# Chucky (Child's Play) TV Show Is Excellent



## Captainnumber36 (Jan 19, 2017)

It's getting great reviews. I watched the first episode and it blew my mind, so well written. It digs deep into psychological, and physical warfare.

I highly recommend it.

https://www.google.com/search?q=Chu...22i29i30l9.7471j0j15&sourceid=chrome&ie=UTF-8


----------



## Chibi Ubu (11 mo ago)

Thanks for the tip. Chucky gets lucky, eh? I'll check it out.

Here's a tip: Look for Hell Girl under anime (Japanese language, English subtitled only, please). There are three seasons:

https://myanimelist.net/anime/228/Jigoku_Shoujo:devil:


----------



## Captainnumber36 (Jan 19, 2017)

Chibi Ubu said:


> Thanks for the tip. Chucky gets lucky, eh?

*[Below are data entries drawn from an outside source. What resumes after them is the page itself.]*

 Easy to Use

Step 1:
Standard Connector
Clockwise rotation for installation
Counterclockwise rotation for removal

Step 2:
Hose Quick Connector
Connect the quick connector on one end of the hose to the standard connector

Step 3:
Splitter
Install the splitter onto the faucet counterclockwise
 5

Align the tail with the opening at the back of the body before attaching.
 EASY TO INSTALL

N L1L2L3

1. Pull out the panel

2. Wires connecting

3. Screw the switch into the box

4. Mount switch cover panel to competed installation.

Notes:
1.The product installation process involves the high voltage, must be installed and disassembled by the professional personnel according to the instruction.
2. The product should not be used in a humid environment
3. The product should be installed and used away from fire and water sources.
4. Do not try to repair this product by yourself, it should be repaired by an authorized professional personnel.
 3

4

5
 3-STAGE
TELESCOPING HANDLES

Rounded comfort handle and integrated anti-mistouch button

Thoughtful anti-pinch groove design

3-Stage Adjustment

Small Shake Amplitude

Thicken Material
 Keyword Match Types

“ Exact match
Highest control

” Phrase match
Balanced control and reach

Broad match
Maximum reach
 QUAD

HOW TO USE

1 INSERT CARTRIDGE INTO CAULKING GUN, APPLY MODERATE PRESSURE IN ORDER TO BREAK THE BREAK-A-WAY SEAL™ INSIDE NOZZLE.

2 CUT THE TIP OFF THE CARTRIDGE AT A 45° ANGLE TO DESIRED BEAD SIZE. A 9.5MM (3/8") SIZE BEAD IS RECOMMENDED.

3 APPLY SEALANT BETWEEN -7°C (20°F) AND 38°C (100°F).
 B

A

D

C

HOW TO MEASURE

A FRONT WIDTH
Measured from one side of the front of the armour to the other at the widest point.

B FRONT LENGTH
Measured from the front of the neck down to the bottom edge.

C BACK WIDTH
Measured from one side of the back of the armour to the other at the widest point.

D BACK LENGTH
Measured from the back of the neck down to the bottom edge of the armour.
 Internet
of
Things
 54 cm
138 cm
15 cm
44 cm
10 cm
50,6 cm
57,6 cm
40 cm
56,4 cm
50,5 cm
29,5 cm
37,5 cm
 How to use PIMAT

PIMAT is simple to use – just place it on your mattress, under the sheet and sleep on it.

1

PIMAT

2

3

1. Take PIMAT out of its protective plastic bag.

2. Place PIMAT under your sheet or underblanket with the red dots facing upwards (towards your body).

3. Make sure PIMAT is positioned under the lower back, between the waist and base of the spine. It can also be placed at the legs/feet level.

I'll check it out.
> 
> Here's a tip: Look for Hell Girl under anime (Japanese language, English subtitled only, please). There are three seasons:
> 
> https://myanimelist.net/anime/228/Jigoku_Shoujo:devil:


That sounds interesting! I don't really watch much TV though, I'm much too obsessed with music.


----------